# SF Soldiers Missing From Vietnam War Identified



## Grimfury160 (Aug 28, 2012)

> The Department of Defense POW/Missing Personnel Office (DPMO) announced today that the remains of three servicemen, missing in action from the Vietnam War, were recently identified and are being returned to their families for burial with full military honors.
> Army Sgt. 1st Class William T. Brown of La Habra, Calif., Sgt. 1st Class Donald M. Shue of Kannapolis, N.C., and Sgt. 1st Class Gunther H. Wald of Palisades Park, N.J., will be buried as a group on Aug. 30, in a single casket representing the three soldiers, in Arlington National Cemetery.  Brown and Shue were each individually buried on Sept. 26, 2011, at Arlington and May 1 in Kannapolis, N.C.
> On Nov. 3, 1969, the menand six Vietnamese soldiers were part of a Special Forces reconnaissance patrol operating in Quang Tri Province, near the Vietnam-Laos border.  The patrol was ambushed by enemy forces and all three Americans were wounded.   Brown was reported to have suffered a gunshot wound to his side.  Due to heavy enemy presence and poor weather conditions, the search-and-rescue team was not able to reach the site until eight days later.  At that time, they found military equipment belonging to Shue, but no other signs of the men.
> Between 1993 and 2010, joint United States/Socialist Republic of Vietnam (S.R.V.) teams, led by the Joint POW/MIA Accounting Command (JPAC), conducted multiple interviews on nine different occasions in Quang Tri Province.  Additionally, the S.R.V. teams unilaterally investigated this case, but were unable to develop new leads.  Among those interviewed by the joint teams were former Vietnamese militiamen who claimed in 1969 they ambushed three Americans in the area near the Laos-Vietnam border.  In 2007, a Vietnamese citizen led investigators to human remains that he had discovered and buried near the site of the ambush.  In 2008, a military identification tag for Brown was turned over to the U.S. Government from a U.S. citizen with ties to Vietnam.  Finally, in April 2010, joint teams excavated a hilltop area near Huong Lap Village, recovering additional human remains, military equipment, another military identification tag for Brown, and a “Zippo” lighter bearing the name ”Donald M. Shue” and the date “1969.”
> ...


----------



## RackMaster (Aug 28, 2012)

RIP.


----------



## HOLLiS (Aug 28, 2012)

Welcome home


----------



## CDG (Aug 28, 2012)

Welcome home Warriors.
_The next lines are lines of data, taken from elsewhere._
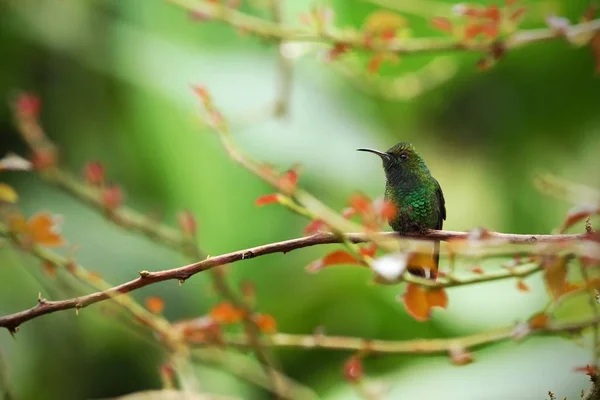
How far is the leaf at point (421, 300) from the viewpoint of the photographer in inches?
23.5

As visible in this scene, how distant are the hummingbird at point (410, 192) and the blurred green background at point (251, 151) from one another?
37.3 inches

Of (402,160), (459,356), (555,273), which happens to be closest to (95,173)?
(402,160)

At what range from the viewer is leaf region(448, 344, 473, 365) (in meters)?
0.76

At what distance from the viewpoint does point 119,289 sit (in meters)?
0.57

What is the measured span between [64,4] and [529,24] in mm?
1501

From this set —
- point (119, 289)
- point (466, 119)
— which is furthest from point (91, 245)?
point (119, 289)

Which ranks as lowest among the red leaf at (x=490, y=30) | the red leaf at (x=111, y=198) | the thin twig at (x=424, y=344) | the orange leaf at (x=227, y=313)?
the thin twig at (x=424, y=344)

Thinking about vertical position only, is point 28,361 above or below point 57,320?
below

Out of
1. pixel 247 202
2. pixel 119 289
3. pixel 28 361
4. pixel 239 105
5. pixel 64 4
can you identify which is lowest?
pixel 119 289

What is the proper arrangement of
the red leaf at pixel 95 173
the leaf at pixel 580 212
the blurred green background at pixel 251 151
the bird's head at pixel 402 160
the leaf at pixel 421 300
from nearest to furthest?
the leaf at pixel 580 212 < the leaf at pixel 421 300 < the bird's head at pixel 402 160 < the red leaf at pixel 95 173 < the blurred green background at pixel 251 151

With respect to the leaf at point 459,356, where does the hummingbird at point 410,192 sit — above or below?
above

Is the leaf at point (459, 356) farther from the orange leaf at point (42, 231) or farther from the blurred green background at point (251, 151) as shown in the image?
the blurred green background at point (251, 151)

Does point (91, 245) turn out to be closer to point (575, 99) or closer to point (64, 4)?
point (64, 4)

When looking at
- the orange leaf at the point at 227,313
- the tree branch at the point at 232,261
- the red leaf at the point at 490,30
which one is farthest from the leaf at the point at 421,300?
the red leaf at the point at 490,30
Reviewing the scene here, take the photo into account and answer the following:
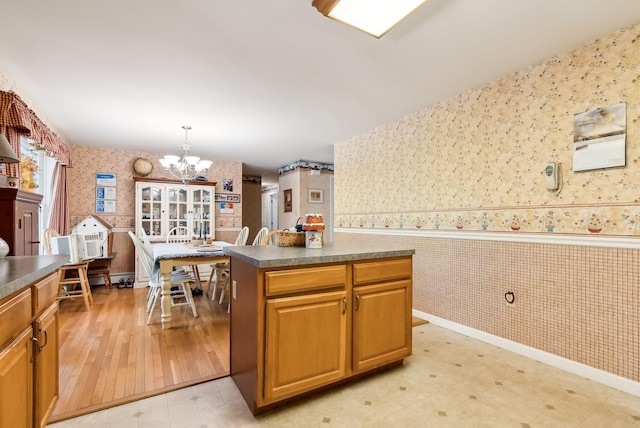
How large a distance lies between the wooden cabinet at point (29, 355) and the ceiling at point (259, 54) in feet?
5.06

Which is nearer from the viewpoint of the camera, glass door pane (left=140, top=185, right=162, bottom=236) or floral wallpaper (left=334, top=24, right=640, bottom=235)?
floral wallpaper (left=334, top=24, right=640, bottom=235)

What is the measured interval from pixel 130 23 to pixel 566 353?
3617 millimetres

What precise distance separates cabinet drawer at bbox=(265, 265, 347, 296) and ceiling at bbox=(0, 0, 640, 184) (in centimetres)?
148

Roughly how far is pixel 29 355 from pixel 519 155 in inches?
125

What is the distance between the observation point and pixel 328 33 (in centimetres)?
191

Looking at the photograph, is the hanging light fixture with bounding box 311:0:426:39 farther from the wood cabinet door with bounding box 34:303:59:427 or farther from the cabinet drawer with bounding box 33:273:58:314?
the wood cabinet door with bounding box 34:303:59:427

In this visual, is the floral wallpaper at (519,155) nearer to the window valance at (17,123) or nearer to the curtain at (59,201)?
the window valance at (17,123)

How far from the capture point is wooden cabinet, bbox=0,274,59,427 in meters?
0.98

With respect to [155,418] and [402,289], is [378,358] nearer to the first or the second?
[402,289]

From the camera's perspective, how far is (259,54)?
215 cm

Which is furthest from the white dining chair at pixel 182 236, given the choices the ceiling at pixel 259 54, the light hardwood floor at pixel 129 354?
the ceiling at pixel 259 54

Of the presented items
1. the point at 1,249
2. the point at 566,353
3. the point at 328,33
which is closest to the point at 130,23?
the point at 328,33

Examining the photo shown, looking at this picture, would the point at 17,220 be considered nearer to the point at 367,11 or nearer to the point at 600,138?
the point at 367,11

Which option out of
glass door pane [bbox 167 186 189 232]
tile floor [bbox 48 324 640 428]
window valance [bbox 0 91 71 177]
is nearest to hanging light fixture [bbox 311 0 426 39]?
tile floor [bbox 48 324 640 428]
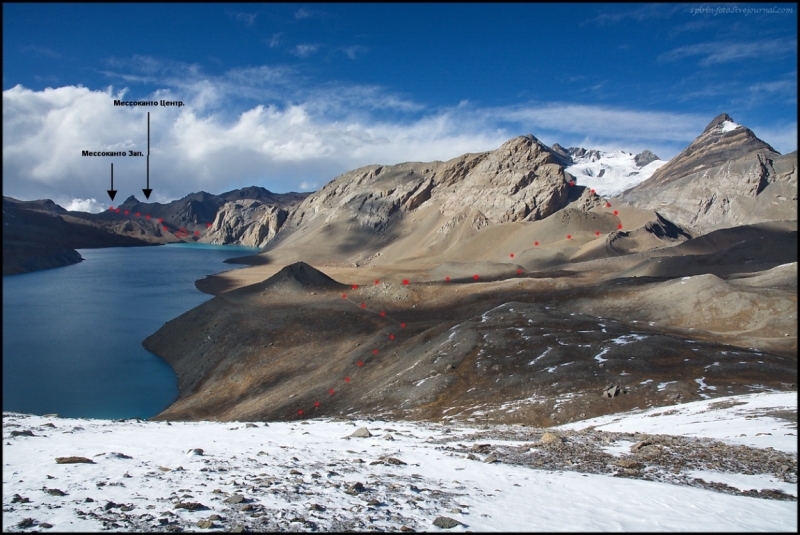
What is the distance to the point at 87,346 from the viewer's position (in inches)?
2148

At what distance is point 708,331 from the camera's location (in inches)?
1553

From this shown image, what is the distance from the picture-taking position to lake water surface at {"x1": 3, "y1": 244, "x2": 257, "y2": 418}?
39.6m

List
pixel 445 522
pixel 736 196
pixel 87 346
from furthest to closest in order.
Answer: pixel 736 196 < pixel 87 346 < pixel 445 522

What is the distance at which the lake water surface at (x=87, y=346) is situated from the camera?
39641 millimetres

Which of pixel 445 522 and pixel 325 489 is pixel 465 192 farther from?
pixel 445 522

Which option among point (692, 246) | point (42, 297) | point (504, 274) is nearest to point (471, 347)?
point (504, 274)

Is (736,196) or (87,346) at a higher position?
(736,196)

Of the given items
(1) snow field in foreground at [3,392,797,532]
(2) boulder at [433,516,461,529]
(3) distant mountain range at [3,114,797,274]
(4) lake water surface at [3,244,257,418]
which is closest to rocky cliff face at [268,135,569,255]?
(3) distant mountain range at [3,114,797,274]

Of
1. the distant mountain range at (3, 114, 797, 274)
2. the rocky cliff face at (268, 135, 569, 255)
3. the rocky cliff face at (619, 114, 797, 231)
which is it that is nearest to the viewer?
the rocky cliff face at (619, 114, 797, 231)

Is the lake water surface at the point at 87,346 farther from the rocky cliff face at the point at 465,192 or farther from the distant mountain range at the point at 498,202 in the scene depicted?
the rocky cliff face at the point at 465,192

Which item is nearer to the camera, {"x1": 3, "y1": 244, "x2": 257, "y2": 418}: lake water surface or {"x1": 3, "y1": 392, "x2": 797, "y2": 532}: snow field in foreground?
{"x1": 3, "y1": 392, "x2": 797, "y2": 532}: snow field in foreground

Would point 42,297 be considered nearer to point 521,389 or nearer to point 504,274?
point 504,274

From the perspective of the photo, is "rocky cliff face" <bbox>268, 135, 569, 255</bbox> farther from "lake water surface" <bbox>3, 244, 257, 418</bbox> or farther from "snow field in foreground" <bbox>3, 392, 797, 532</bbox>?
"snow field in foreground" <bbox>3, 392, 797, 532</bbox>

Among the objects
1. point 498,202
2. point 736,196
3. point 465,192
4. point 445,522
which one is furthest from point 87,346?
point 736,196
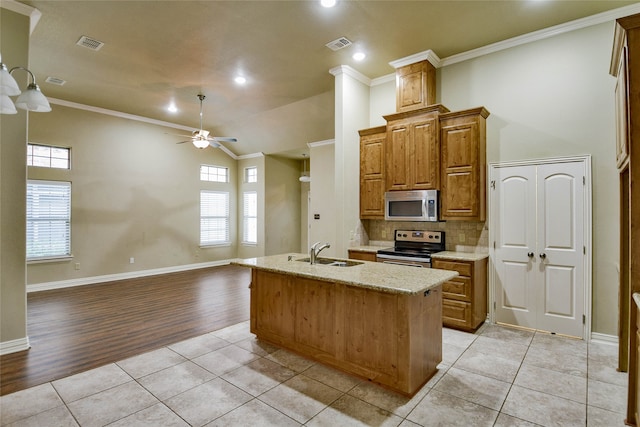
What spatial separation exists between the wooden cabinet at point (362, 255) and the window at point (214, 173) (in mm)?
5571

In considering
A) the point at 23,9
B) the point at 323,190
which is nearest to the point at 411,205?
the point at 323,190

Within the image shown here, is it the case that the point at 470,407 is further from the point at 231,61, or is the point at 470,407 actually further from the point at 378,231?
the point at 231,61

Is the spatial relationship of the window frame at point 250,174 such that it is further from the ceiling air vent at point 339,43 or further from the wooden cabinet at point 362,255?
the ceiling air vent at point 339,43

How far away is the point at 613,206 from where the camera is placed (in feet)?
11.4

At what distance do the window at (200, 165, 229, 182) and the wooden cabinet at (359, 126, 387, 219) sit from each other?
533cm

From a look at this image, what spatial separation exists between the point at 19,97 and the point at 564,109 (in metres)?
5.55

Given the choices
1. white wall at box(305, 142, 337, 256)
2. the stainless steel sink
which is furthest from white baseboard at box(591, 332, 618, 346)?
white wall at box(305, 142, 337, 256)

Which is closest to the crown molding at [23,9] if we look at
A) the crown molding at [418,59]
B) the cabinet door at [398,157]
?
the crown molding at [418,59]

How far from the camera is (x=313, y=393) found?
8.46 feet

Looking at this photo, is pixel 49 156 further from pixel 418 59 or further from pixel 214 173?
pixel 418 59

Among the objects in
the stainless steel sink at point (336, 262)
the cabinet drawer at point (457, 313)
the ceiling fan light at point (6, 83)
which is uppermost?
the ceiling fan light at point (6, 83)

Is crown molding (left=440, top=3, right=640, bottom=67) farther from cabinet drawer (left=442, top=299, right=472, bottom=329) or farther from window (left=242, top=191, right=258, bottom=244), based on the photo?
window (left=242, top=191, right=258, bottom=244)

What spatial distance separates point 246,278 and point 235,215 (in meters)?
2.83

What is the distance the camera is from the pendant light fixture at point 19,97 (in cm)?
230
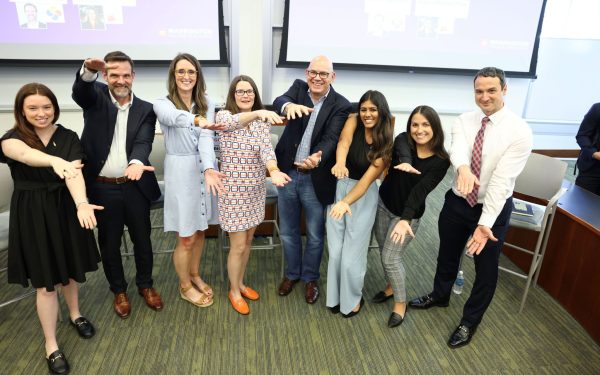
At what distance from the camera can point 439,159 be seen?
214 centimetres

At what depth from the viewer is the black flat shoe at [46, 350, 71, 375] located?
202cm

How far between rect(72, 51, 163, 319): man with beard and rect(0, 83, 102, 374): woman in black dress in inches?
5.8

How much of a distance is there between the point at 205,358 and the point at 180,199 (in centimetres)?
94

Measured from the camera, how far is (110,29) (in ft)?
14.3

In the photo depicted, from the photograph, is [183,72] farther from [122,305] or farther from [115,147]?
[122,305]

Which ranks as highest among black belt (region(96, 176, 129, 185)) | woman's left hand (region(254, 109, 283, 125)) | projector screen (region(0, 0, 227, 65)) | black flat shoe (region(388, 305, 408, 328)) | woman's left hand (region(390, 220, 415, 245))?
projector screen (region(0, 0, 227, 65))

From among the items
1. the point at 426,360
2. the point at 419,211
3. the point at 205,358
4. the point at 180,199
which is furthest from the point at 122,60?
the point at 426,360

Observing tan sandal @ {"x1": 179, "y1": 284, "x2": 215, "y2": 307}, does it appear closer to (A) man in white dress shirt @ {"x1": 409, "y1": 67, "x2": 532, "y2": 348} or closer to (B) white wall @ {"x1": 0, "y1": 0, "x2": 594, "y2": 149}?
(A) man in white dress shirt @ {"x1": 409, "y1": 67, "x2": 532, "y2": 348}

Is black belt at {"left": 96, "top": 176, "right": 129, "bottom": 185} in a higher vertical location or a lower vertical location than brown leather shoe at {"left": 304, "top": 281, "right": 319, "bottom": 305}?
higher

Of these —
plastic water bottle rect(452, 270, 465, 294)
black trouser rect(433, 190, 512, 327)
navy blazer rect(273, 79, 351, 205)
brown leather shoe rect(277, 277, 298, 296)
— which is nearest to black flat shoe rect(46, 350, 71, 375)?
brown leather shoe rect(277, 277, 298, 296)

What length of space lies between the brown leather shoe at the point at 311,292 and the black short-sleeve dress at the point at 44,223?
147 centimetres

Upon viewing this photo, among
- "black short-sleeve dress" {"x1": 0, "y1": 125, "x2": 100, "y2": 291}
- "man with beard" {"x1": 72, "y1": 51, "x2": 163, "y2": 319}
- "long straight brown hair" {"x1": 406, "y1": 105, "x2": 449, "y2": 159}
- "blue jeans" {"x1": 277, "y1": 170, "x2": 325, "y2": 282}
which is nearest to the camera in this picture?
"black short-sleeve dress" {"x1": 0, "y1": 125, "x2": 100, "y2": 291}

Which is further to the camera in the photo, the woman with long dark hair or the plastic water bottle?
the plastic water bottle

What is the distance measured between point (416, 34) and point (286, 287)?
13.0 ft
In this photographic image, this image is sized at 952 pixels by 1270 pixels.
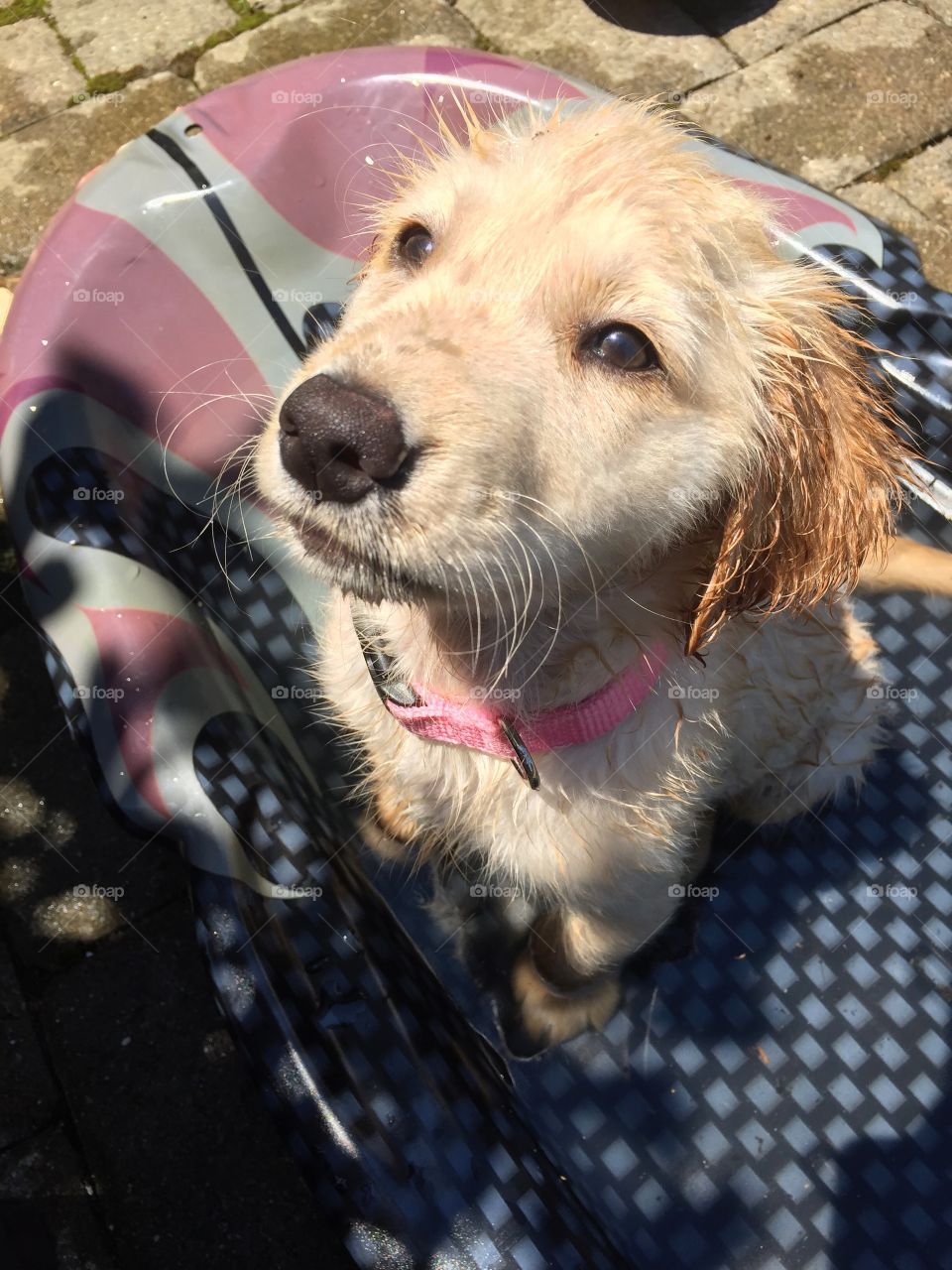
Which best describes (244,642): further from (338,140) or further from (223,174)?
(338,140)

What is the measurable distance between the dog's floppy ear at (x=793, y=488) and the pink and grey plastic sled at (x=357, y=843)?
4.03 feet

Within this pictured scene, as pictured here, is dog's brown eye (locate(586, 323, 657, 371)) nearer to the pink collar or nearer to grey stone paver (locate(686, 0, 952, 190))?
the pink collar

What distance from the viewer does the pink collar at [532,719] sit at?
2336 mm

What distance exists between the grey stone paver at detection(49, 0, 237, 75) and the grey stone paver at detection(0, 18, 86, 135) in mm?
105

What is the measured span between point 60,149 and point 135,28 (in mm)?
895

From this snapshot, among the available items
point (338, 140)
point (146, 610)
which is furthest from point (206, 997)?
point (338, 140)

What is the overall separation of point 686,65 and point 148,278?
339cm

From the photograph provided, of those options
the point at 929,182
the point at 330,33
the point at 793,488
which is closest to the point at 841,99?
the point at 929,182

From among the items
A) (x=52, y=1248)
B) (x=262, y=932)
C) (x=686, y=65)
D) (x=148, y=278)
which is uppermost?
(x=148, y=278)

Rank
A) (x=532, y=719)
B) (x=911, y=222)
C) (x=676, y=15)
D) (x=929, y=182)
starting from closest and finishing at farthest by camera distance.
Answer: (x=532, y=719) < (x=911, y=222) < (x=929, y=182) < (x=676, y=15)

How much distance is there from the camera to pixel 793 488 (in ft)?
6.87

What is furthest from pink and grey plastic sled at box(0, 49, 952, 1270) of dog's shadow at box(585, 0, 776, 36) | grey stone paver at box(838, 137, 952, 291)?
dog's shadow at box(585, 0, 776, 36)

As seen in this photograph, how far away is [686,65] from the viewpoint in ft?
17.3

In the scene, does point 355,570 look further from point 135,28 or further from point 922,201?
point 135,28
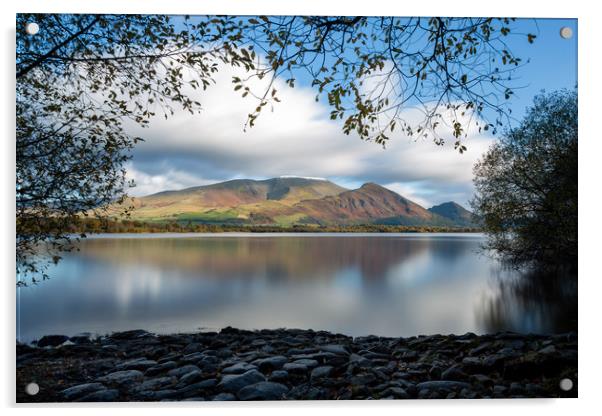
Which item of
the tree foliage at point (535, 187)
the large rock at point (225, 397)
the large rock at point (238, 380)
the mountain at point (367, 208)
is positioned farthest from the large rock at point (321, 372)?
the tree foliage at point (535, 187)

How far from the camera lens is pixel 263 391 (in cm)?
340

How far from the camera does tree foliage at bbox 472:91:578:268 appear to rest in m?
4.46

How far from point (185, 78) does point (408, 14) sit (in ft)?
8.17

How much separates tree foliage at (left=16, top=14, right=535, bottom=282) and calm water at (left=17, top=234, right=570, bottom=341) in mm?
719

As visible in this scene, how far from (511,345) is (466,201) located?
1803 mm

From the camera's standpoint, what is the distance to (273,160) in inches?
175

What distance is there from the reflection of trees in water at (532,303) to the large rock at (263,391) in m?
2.61

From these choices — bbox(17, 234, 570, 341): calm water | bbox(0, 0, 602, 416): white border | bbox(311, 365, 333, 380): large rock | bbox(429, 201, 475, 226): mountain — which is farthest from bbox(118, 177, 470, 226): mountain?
bbox(311, 365, 333, 380): large rock

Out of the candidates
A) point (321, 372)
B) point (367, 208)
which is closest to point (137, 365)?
point (321, 372)

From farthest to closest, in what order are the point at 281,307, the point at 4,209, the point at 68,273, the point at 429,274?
the point at 429,274, the point at 281,307, the point at 68,273, the point at 4,209

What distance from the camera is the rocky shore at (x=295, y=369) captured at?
342 centimetres

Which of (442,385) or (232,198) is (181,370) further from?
(442,385)

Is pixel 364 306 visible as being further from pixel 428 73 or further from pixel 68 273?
pixel 68 273
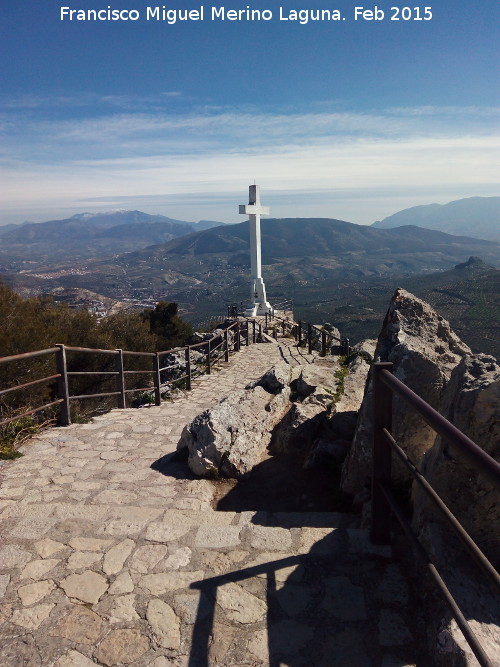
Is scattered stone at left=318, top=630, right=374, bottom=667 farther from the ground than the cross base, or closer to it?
farther from the ground

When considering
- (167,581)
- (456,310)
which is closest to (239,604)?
(167,581)

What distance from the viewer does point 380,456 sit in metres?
2.84

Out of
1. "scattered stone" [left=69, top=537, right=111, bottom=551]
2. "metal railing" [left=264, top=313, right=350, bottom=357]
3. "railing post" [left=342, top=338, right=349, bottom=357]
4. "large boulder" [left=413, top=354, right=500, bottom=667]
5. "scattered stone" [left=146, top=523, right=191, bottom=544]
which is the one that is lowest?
"metal railing" [left=264, top=313, right=350, bottom=357]

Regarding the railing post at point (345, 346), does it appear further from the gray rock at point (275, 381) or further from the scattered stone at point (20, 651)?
the scattered stone at point (20, 651)

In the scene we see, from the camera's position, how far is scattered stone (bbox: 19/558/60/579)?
2.87 meters

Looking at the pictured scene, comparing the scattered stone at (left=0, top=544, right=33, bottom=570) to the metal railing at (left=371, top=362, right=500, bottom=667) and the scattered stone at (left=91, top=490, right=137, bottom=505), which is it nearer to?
the scattered stone at (left=91, top=490, right=137, bottom=505)

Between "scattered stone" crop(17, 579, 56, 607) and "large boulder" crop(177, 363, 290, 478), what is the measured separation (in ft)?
6.35

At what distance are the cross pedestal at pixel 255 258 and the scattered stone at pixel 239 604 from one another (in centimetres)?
2832

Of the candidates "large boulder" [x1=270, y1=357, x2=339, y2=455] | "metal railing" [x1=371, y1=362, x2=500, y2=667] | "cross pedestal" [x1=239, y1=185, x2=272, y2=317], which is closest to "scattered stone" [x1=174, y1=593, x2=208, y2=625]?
"metal railing" [x1=371, y1=362, x2=500, y2=667]

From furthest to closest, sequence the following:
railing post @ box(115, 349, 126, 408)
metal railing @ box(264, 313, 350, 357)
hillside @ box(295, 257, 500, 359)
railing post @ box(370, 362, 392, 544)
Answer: hillside @ box(295, 257, 500, 359) < metal railing @ box(264, 313, 350, 357) < railing post @ box(115, 349, 126, 408) < railing post @ box(370, 362, 392, 544)

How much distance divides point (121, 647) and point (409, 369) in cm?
288

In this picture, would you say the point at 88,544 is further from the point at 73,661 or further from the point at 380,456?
the point at 380,456

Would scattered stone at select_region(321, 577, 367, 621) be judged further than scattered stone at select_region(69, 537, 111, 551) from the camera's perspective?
No

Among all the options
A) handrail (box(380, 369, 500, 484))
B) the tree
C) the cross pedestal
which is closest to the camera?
handrail (box(380, 369, 500, 484))
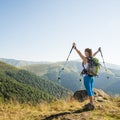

Rest In Peace.


----------



## AWP (Aug 28, 2012)

Blue Skies.


----------



## Worldweaver (Aug 28, 2012)

RIP Warriors


----------



## racing_kitty (Aug 28, 2012)

At last, you can rest easy.  Welcome home.  RIP.


----------



## pardus (Aug 28, 2012)

RIP.


----------



## Gypsy (Aug 28, 2012)

Welcome come, may you all finally Rest in Peace.


----------



## SkrewzLoose (Aug 28, 2012)

Welcome home.
Fair winds and following seas, Warriors.


----------



## Viper1 (Aug 28, 2012)

Welcome Home, rest in peace.


----------



## Red Flag 1 (Aug 28, 2012)

Welcome home Warriors. Rest In Gods Peace.


----------



## sfmike (Aug 29, 2012)

Welcome home Brother Warriors!


----------



## tova (Aug 30, 2012)

RIP, Godspeed, PBS....


----------



## TheSiatonist (Aug 30, 2012)

Rest In Peace


----------



## Rabid Badger (Aug 30, 2012)

Welcome home. RIP Warriors.


----------



## ÉIREGOBRÁCH1922 (Aug 30, 2012)

May They Finally Rest In Peace!


----------



## Etype (Sep 1, 2012)

Welcome home warriors.  Good for the families as well.


----------



## TB1077 (Sep 2, 2012)

Welcome home.  May your family rest easier knowing you are home where you belong.


----------